**任务要求:**
• A. 根据火星商店问题的题解,回答下列问题:
(i) 为求异或和最大,题解考虑用什么来维护?
(ii) 商品按什么排序?这样做便于什么?
(iii) 代码中常量 _ 被定义为多少?
• B. 接续火星商店问题的题解,从末尾往下写出后续内容。

**文档摘录:**
┌──
P4585 [FJOI2015]火星商店问题
P4585 [FJOI2015]火星商店问题
线段树分治,按时间分治,将在时间区间内的客人加入线段树。
要求异或和最大,考虑可持久化 trie
维护。
将商品按编号排序,便于询问时二分查找,再根据时间分治即可,满足任何时刻商品编号递增。
时间复杂度 。
#include<bits/stdc++.h>
using namespace std;
typedef long long ll;
#define ha putchar(' ')
#define he putchar('\n')
inline int read()
{
int x = 0, f = 1;
char c = getchar();
while (c < '0' || c > '9')
{
if (c == '-')
f = -1;
c = getchar();
}
while (c >= '0' && c <= '9')
x = (x << 3) + (x << 1) + (c ^ 48), c = getchar();
return x * f;
}
inline void write(int x)
{
if(x < 0)
{
putchar('-');
x = -x;
}
if(x > 9)
write(x / 10);
putchar(x % 10 + 48);
}
const int _ = 1e5 + 10;
int n, m, tot, rt[_], t1, t2, sz[_ * 20], c[_ * 20][2], ans[_];
vector<int> a[_ << 2];
int top, st[_];
struct guest
{
int l, r, L, R, x;
} p[_];
struct buy
{
int s, v, t;
} q[_], k1[_], k2[_];
bool cmp(const buy x, const buy y) {return x.s < y.s;}
void ins(int &x, int u, int w)
└──
**所给资料:**
┌──
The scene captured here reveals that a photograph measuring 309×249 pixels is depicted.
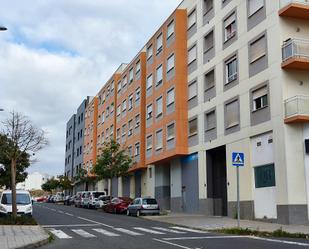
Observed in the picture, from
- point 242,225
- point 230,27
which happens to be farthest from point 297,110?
point 230,27

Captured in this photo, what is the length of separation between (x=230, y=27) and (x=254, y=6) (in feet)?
11.0

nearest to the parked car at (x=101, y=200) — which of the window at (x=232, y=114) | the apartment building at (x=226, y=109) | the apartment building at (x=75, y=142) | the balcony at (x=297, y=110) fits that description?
the apartment building at (x=226, y=109)

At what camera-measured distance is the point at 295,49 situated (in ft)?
77.3

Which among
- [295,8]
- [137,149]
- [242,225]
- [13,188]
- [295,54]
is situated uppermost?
[295,8]

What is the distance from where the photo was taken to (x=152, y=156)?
42.2m

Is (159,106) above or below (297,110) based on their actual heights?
above

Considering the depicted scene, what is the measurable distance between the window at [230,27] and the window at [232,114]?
4.29 metres

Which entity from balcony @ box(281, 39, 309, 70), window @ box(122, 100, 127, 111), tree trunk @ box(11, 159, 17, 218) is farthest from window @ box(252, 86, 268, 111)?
window @ box(122, 100, 127, 111)

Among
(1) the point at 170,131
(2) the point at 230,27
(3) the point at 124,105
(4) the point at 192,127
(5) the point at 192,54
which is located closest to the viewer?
(2) the point at 230,27

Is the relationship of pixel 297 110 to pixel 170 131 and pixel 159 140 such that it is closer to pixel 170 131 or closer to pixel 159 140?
pixel 170 131

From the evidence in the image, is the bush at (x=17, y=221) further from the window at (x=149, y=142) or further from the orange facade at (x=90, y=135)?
the orange facade at (x=90, y=135)

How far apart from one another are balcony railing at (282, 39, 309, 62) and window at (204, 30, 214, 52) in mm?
9307

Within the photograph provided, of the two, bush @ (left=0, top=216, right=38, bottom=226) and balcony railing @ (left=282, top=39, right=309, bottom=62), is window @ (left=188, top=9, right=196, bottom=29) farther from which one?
bush @ (left=0, top=216, right=38, bottom=226)

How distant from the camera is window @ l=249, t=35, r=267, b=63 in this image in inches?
1025
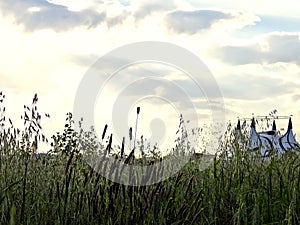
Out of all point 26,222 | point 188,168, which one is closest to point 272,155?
point 188,168

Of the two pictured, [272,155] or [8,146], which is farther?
[272,155]

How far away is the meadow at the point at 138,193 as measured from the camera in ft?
10.8

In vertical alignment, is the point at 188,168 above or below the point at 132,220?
above

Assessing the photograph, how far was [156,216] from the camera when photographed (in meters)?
3.33

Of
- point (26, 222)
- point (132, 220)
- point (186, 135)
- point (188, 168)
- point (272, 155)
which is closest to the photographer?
point (132, 220)

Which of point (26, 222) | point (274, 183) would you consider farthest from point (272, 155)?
point (26, 222)

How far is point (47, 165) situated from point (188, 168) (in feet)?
4.44

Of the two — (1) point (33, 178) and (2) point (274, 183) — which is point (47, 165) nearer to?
(1) point (33, 178)

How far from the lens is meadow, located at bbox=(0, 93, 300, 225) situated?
Answer: 10.8 ft

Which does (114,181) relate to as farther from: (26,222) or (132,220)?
(26,222)

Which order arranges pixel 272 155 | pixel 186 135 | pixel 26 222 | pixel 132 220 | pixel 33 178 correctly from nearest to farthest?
pixel 132 220
pixel 26 222
pixel 33 178
pixel 272 155
pixel 186 135

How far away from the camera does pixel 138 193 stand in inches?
134

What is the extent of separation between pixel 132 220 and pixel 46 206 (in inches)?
29.6

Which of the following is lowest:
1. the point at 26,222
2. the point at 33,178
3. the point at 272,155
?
the point at 26,222
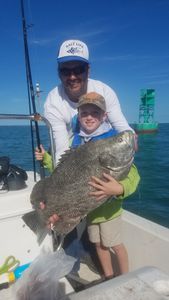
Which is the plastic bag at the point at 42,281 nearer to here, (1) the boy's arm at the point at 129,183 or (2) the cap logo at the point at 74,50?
(1) the boy's arm at the point at 129,183

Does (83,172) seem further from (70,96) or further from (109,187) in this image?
(70,96)

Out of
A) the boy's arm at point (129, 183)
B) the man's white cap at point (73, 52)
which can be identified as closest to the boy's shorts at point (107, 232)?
the boy's arm at point (129, 183)

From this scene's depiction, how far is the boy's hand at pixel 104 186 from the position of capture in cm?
265

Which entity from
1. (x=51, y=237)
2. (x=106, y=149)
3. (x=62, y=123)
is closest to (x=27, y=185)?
(x=51, y=237)

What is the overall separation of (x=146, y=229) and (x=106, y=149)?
1.52 meters

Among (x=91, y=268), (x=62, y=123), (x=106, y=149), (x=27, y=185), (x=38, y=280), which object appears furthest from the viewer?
(x=91, y=268)

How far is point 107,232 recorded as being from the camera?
10.8ft

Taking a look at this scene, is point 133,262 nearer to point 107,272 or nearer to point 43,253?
point 107,272

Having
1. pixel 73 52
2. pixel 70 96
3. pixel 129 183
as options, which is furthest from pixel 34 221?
pixel 73 52

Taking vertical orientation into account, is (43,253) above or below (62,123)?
below

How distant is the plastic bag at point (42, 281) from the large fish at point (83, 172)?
40 centimetres

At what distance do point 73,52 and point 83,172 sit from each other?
1435 mm

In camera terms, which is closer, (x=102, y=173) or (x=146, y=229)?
(x=102, y=173)

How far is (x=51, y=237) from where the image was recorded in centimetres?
304
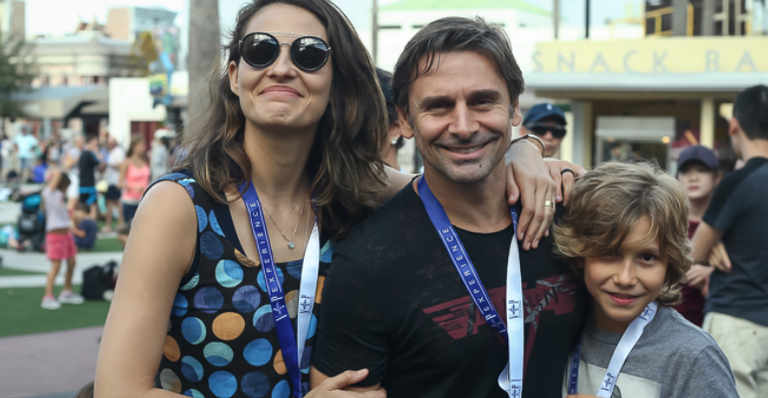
└──
**各题答案:**
• A.
(i) 可持久化 trie。
(ii) 按编号排序,便于询问时二分查找。
(iii) 1e5 + 10。

• B.
{
int nw; nw = x = ++tot;
for(int i = 17; i >= 0; --i)
{
bool d = w & (1 << i);
c[nw][d ^ 1] = c[u][d ^ 1], c[nw][d] = ++tot;
nw = c[nw][d], u = c[u][d];
sz[nw] = sz[u] + 1;
}
}
int qry(int l, int r, int w)
{
int res = 0;
for(int i = 17; i >= 0; --i)
{
bool d = w & (1 << i);
if(sz[c[r][d ^ 1]] - sz[c[l][d ^ 1]] > 0) l = c[l][d ^ 1], r = c[r][d ^ 1], res += (1 << i);
else l = c[l][d], r = c[r][d];
}
return res;
}
void upd(int o, int l, int r, int L, int R, int x)
{
if(L > R || r < L || l > R) return;
if(L <= l && r <= R) return a[o].push_back(x), void();
int mid = (l + r) >> 1;
if(L <= mid) upd(o << 1, l, mid, L, R, x);
if(R > mid) upd(o << 1 | 1, mid + 1, r, L, R, x);
}
void solve(int o, int l, int r, int L, int R)
{
if(L > R) return;
top = tot = 0;
for(int i = L; i <= R; ++i)
{
st[++top] = q[i].s;
ins(rt[top], rt[top - 1], q[i].v);
}
for(int i = 0; i < a[o].size(); ++i)
{
int k = a[o][i];
int l = upper_bound(st + 1, st + top + 1, p[k].l - 1) - st - 1;
int r = upper_bound(st + 1, st + top + 1, p[k].r) - st - 1;
ans[k] = max(ans[k], qry(rt[l], rt[r], p[k].x));
}
int c1 = 0, c2 = 0;
if(l == r) return;
int mid = (l + r) >> 1;
for(int i = L; i <= R; ++i)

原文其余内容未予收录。